How “Common” Must Common Interest Participants’ Interests Be?

September 7, 2011

Under the “common interest” doctrine, separately represented companies can share their privileged communications with each other – without waiving the privilege. Every court agrees that the participants must have a common legal interest, rather than a common business or other non-legal interest. However, courts disagree about just how “common” the legal interest must be.

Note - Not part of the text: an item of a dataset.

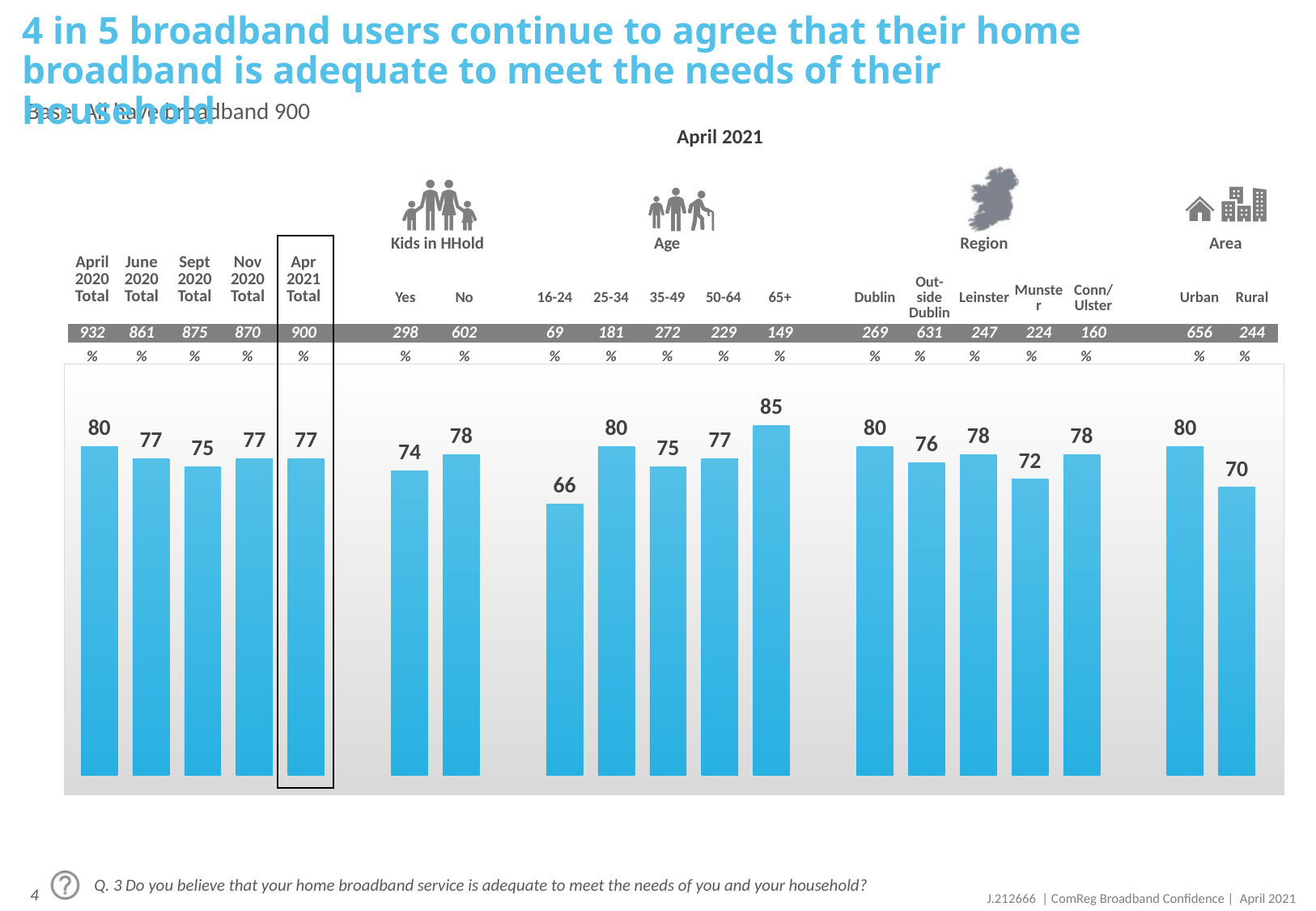
What is the value for Rural in the Area section? 70 What is the difference between the values for Urban and Rural? 10 Which category has the highest value on the chart? 65+ How many bars are plotted on the chart? 19 What is the value for the 65+ age group? 85 What is the value for Munster? 72 What is the difference between the values for the 65+ and 16-24 age groups? 19 What is the value for the Apr 2021 Total? 77 Which is larger, the value for Kids in HHold Yes or No? No What kind of chart is shown on the slide? Bar chart Which category has the lowest value on the chart? 16-24 Which is larger, the value for Dublin or Outside Dublin? Dublin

In SEC, Inc. v. Wyly, No. 10 Civ. 5760 (SAS), 2011 U.S. Dist. LEXIS 72573, at *4 (S.D.N.Y. July 5, 2011), Special Master Daniel Capri indicated that “the parties do not need to be in exact lock-step” for the doctrine to apply. On the same day, another court explained that common interest participants’ interest does not have to be “identical,” as long as it is “substantially similar.” King Drug Co. of Florence, Inc. v. Cephalon, Inc., Civ. A. No. 2:06-cv-1797, 2011 U.S. Dist. LEXIS 71806, at *19 (E.D. Pa. July 5, 2011). Ten days later, another court concluded that the common interest doctrine did not apply – because the participants’ “interest is similar [but] not identical.” Gulf Coast Shippers Ltd. P’ship v. DHL Express (USA), Inc., Case No. 2:09cv221, 2011 U.S. Dist. LEXIS 80938, at *17 (D. Utah July 15, 2011).

It is troubling enough that common interest participants will not know what court’s standard applies until someone files a lawsuit against them – and then challenges their common interest agreement. It is even worse that the participants will have already shared privileged communications by then, so it is too late to avoid a waiver.